I conducted an email interview with Deanna Hall of Wilderwood Service Dogs. I found this interview to be very informative and hope that you do, too. Here are the questions and answers from the interview.
1. What goes into training a service dog to work with an autistic individual?
It generally takes a year to train a service dog. In order to train a dog for a child on the Autism Spectrum, we spend hours reviewing video tape provided by the families, going over medical charts, talking with the child’s therapist and doctors to determine what issues we need the dog to assist with. Some of our children need quiet dogs to help calm them. Some need more energetic dogs to bring them out of their shells. Each dog is trained for the specific needs of each child. No two children on the Autism Spectrum are the same and none of our dogs are trained exactly the same.
2. What are the dogs trained to do for them?
Our dogs interrupt stimming behaviors such as hand flapping. We will teach the dog that every time the child flaps his hands, to nuzzle underneath the child’s hands to redirect the focus from flapping to petting the dog instead. We have had children that have completely eliminated such stimming behaviors as a result of this constant interruption by the dog. We teach our dogs a snuggle command to assist with meltdowns. The dog will literally put his head between the face and shoulder of the child and snuggle in when the child is melting down. This results in an immediate response of the child and they will begin to pet the dog and refocus their attention from the meltdown to the dog. We had one mother write us and tell us her daughter has gone from 20 meltdowns a day to 2 in the last YEAR!!! We have a take-down command that we use that tells the dog to do whatever it takes to get stop that child and protect that child by standing over the child and not letting the child up. This is used in situations where a child may be darting into traffic or running into something dangerous. No matter how hard the child kicks, pulls hair, or attempts to get away, the dog will not let the child up because if he does, the child could be killed. It is a very serious command, but very important for children that are flight risks. For children that wake up and wander the house during the night, we can teach the dog to notify the parents the child is awake and up. If a child is having a meltdown and is laying on the floor and not getting up, we have a “Bring it here” command to tell the dog to bring the child to the parent regardless of what the child is doing, kicking or screaming or whatever…the child comes.
The most fascinating part of what our dogs do for our children doesn’t come from the specific commands we teach them. These families and their children are often seen as “bad parents” or as having children that “need a spanking”. When these children are out in public with their dog, it is now obvious that there is a disability and empathy is extended by those around them. People will now come, lean down and talk face to face with a child that under any other circumstances would have been ignored, at best. Now this child gets the opportunity to learn and practice socialization skills that never would have developed without the introduction of this furry, four-legged friend. This child goes from, oftentimes, being ostracized at school to being the most sought out kid in the school because NOW this child has a dog. We have teachers reporting that the dog has not only benefitted the child, but has strongly impacted the entire classroom. This child who once had no control over anything, including his own body movements, is now deciding who can pet his dog and when. He is now able to command his dog and his dog will sit, lay down, give kisses and many other things from a simple command. This new best friend doesn’t care that his buddy has slurred speech, or can’t talk plainly. He loves his buddy for who he is where he is, unconditionally. How do you measure the impact of what it means to a classroom that a child that could only sit still for 5 minutes, now can sit for hours? How do you measure the impact on a community that now embraces a family rather than shunning them because of their “misbehaving child”? Wilderwood’s slogan is that we are “changing lives one dog at a time”. We aren’t changing one life at a time, we are changing lots of lives, all benefiting from one floppy eared, four-legged, sloppy kisses, friend.

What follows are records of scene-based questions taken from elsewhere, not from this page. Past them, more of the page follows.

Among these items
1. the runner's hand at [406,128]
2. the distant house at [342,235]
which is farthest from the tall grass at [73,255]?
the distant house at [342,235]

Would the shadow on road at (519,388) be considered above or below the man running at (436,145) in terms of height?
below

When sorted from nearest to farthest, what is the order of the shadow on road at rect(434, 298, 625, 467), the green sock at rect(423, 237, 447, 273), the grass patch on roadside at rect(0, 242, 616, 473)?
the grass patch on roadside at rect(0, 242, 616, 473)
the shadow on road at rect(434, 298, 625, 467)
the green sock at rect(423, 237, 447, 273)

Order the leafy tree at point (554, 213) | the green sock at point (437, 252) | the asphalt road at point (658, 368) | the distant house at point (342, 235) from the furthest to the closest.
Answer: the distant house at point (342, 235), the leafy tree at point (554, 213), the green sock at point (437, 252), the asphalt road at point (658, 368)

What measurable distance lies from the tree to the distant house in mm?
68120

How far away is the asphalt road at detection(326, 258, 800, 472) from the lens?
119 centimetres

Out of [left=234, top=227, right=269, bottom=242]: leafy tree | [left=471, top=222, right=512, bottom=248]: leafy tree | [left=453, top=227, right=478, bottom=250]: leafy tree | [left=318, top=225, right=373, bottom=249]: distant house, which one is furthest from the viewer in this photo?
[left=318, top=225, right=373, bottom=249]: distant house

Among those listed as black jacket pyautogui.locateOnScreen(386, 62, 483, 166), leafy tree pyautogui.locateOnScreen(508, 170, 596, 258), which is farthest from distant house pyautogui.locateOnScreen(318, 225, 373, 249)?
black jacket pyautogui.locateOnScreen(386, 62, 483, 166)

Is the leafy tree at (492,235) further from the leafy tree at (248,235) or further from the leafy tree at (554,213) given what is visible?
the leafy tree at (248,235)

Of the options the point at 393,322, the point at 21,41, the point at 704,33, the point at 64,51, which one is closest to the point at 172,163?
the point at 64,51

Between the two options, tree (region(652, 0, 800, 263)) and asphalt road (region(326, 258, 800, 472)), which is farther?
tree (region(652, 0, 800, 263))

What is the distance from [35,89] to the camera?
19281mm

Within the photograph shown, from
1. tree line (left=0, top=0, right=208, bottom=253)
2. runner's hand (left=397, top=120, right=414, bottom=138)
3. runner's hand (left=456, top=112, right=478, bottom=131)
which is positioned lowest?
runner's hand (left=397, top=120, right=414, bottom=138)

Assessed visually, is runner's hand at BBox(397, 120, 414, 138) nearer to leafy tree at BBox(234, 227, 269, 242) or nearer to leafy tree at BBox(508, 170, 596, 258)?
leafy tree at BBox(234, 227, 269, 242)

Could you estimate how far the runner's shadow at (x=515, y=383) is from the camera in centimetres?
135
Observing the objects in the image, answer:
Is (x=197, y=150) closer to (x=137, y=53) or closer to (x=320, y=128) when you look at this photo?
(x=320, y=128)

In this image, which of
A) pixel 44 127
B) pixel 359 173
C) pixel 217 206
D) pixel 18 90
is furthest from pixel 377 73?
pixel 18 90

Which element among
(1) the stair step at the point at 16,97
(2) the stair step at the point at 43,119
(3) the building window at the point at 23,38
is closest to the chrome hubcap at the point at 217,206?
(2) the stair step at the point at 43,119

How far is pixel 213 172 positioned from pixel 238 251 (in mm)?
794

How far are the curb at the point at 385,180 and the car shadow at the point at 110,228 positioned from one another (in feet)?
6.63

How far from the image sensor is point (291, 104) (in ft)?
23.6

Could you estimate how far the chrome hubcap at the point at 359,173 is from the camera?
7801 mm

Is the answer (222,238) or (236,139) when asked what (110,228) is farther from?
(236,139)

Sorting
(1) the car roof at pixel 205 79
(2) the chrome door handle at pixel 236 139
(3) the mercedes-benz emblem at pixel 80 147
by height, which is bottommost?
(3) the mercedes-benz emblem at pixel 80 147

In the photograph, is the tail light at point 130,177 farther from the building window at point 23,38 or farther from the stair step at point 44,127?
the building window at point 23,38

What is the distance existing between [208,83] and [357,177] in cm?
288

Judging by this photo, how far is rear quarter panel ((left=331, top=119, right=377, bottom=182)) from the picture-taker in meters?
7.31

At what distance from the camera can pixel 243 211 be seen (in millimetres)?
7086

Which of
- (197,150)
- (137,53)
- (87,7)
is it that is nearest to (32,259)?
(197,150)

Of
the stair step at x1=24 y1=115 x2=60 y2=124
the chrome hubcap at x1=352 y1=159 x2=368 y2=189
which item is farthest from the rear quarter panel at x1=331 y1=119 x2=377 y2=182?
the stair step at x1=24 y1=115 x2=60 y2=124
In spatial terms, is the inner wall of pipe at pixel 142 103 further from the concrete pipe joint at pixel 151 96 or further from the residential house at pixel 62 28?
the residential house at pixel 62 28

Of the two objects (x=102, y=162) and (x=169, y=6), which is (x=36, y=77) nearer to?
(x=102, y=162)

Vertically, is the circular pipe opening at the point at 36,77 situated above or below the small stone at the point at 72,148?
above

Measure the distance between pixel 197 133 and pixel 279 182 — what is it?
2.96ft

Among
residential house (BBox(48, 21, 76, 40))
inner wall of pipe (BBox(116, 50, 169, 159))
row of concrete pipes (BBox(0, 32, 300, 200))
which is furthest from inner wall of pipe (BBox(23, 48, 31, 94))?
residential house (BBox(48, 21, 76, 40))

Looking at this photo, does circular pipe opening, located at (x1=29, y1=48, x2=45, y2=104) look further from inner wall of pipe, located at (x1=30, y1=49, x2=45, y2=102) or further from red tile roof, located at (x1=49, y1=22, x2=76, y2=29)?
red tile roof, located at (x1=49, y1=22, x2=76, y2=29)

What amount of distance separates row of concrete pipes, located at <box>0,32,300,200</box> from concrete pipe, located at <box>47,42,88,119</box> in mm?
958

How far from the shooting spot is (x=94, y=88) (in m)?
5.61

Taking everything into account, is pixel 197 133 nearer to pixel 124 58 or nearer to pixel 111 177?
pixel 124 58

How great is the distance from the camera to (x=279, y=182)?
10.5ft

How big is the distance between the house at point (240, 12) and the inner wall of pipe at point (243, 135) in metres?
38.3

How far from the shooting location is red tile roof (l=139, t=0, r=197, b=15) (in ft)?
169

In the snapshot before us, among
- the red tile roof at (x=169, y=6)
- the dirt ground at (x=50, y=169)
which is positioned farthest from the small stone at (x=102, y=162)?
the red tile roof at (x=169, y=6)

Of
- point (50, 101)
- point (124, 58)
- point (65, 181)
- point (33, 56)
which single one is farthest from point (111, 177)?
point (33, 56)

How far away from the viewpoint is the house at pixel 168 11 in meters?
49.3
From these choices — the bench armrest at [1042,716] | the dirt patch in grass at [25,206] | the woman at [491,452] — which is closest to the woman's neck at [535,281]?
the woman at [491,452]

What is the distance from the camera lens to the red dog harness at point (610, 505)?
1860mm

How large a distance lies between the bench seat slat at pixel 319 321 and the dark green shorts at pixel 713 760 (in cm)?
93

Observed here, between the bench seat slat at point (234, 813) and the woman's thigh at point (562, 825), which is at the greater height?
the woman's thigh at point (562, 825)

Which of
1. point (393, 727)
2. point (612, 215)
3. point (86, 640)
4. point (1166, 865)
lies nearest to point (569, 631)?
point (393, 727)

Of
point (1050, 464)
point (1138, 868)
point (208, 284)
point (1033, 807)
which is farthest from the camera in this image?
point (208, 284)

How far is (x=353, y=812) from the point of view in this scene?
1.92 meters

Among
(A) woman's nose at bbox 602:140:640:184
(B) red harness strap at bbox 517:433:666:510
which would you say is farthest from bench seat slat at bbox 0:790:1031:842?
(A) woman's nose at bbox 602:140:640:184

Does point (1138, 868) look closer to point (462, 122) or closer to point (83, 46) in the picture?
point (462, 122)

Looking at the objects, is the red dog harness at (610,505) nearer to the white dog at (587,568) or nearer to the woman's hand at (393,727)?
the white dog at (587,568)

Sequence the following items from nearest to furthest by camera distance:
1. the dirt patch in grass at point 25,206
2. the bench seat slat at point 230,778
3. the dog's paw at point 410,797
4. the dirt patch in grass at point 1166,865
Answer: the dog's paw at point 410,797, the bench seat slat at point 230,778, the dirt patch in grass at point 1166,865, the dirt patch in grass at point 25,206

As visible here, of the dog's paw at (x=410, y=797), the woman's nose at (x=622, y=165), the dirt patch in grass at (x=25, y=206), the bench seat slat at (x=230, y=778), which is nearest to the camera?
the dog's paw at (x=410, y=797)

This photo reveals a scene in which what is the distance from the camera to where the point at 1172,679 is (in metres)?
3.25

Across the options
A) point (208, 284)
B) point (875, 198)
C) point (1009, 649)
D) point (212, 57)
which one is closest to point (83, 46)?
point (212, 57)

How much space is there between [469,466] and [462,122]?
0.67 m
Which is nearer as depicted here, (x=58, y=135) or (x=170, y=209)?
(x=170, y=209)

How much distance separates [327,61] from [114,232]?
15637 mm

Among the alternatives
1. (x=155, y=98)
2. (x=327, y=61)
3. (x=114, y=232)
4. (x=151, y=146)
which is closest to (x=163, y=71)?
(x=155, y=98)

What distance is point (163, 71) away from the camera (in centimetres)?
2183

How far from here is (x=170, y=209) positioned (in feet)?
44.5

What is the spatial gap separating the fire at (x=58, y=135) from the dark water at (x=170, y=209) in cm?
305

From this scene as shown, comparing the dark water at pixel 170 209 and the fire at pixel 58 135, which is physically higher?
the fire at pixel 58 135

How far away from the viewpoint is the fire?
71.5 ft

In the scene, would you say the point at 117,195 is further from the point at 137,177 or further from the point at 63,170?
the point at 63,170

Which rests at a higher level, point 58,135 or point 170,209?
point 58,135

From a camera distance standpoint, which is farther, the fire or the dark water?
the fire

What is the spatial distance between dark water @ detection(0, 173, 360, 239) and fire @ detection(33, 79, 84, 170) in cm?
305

3. How do you match up the right dog with the right individual?
Tiffany Denyer is our founder. She is a trained psychiatric nurse that uses her nursing skills combined with her incredible knowledge of dogs and chooses which dogs go to which family. She has the most uncanny ability to match dogs with the right child! We, as staff, at Wilderwood are always in awe how she makes the perfect match. She knows and understands the needs of the child based on all of her research and background work watching videos, reading over charts and talking with other providers. She knows and understands the ability of the dogs from all of her training and she brings the two together in a way that creates the perfect match for the child and the dog. The dog needs a specific kind of child to work for and the child needs a specific kind of dog and the two become a team.
One of my favorite stories is about a family that graduated. I met the mom and their service dog at an event and mom had brought the dog so I could see him, but didn’t bring the dog’s buddy. The dog was acting all out of sorts and I was very concerned. I leaned over and asked mom at one point “Does he act like this all the time”, worried that we may have a big problem on our hand if this dog was this out of sorts. She looked at me and said, “you won’t believe this, but this is the ONLY time he acts like this! When he is not with his little girl, he cannot get settled! He will only calm down when we get back home and he is back with his buddy!” That is a great example of the bond created between the dog and his child! These dogs LOVE to be working and they love to be with their child and when they aren’t with them, they are not happy!